───── Text excerpt
The IDPS Act (repealed), DS Act and Disability Services Act 1991 (Vic) (repealed) were intended to change the paternalistic or over-protective attitudes of some service providers by stating clearly that quality of life for people who have an intellectual disability can best be achieved when their lifestyle is the same as, or as close as possible to, the norms and patterns that are valued in the general community. The Victorian State Disability Plan reinforces this trend, as does the Charter of Human Rights and Responsibilities Act 2006 (Vic). Recent changes to the philosophy and practice of disability services provision and planning (‘person-centred planning’) emphasise the individual and their right to choose, control and guide the services they receive.

The Disability Act continues this theme (s 6(1)) and also stipulates among its principles that disability services should be provided in a way that reasonably balances safety with the right of persons who have a disability to choose to participate in activities involving a degree of risk (s 5(3)(n)). It also states that if a restriction on the rights or opportunities of a person with a disability is necessary, the option chosen should be the option that is the least restrictive of the person as is possible in the circumstances (s 5(4)).

The NDIS Act’s general principles include:

  • people with disability have the same right as other members of Australian society to realise their potential for physical, social, emotional and intellectual development; and
  • people with disability should be supported to exercise choice, including in relation to taking reasonable risks, in the pursuit of their goals and the planning and delivery of their supports.

Such provisions can lead to some confusion and concern on the part of care providers where they feel that there may be a high degree of risk if service users are given the opportunity to make decisions for themselves. For example, when a resident is perceived by staff as being sexually naive but has to be allowed to go out independently, staff may be concerned about the resident’s vulnerability to potential sexual abuse.

It is important for care providers to remember that duty of care and the right to a lifestyle that is as close as possible to ‘normal’ are not contradictory. However, the job of supporting people who, on the one hand, have certain vulnerabilities but who, on the other hand, have all the ordinary human rights to take risks and to make mistakes is a complex one, which frequently entails difficult decisions. There are many different views of what is ‘reasonable’ and what is ‘unreasonable’; however, the principles on which current disability legislation and philosophies are based make it very clear that it is not reasonable to unnecessarily restrict a person’s right to independence.
──────────
### Goals
a: Summarize the passage on disability services in two sentences.
b: Reproduce verbatim the part of the passage on disability services between "Such provisions can" and "to potential sexual abuse.", inclusive.
───── Data section
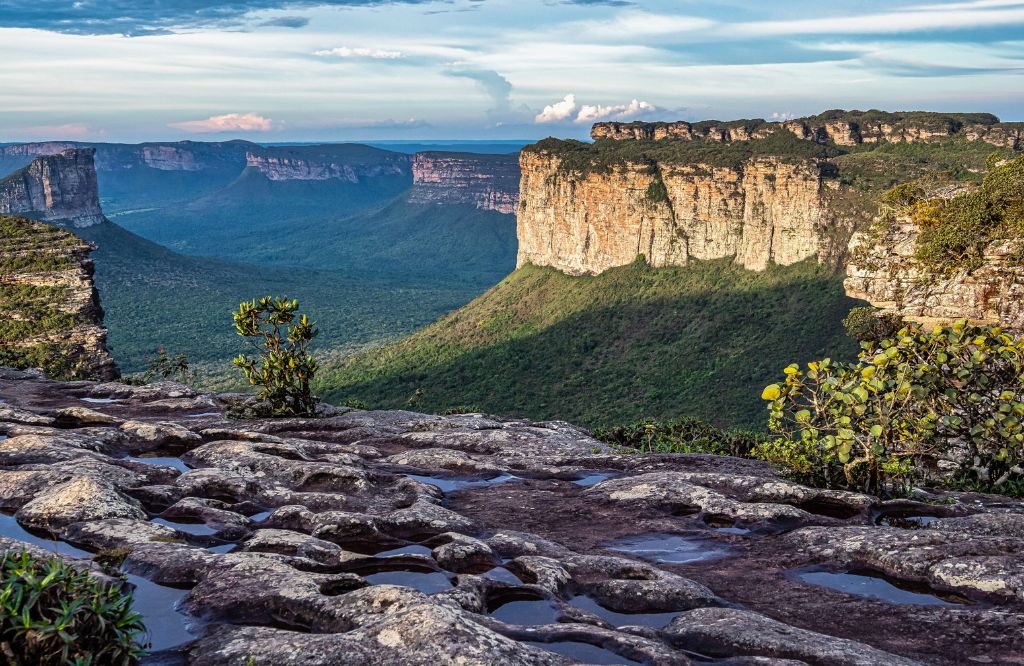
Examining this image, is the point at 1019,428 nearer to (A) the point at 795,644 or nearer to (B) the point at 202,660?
──────────
### Response list
a: Victorian and national disability laws, including the Disability Act and the NDIS Act, aim to replace paternalistic attitudes with the principle that people with a disability should live as close as possible to community norms, choose and control their services, and take reasonable risks, with any necessary restriction being the least restrictive option. This can worry care providers about risk, but duty of care and a near-normal lifestyle are not contradictory, and current legislation makes clear that unnecessarily restricting a person's right to independence is not reasonable.

b:
Such provisions can lead to some confusion and concern on the part of care providers where they feel that there may be a high degree of risk if service users are given the opportunity to make decisions for themselves. For example, when a resident is perceived by staff as being sexually naive but has to be allowed to go out independently, staff may be concerned about the resident’s vulnerability to potential sexual abuse.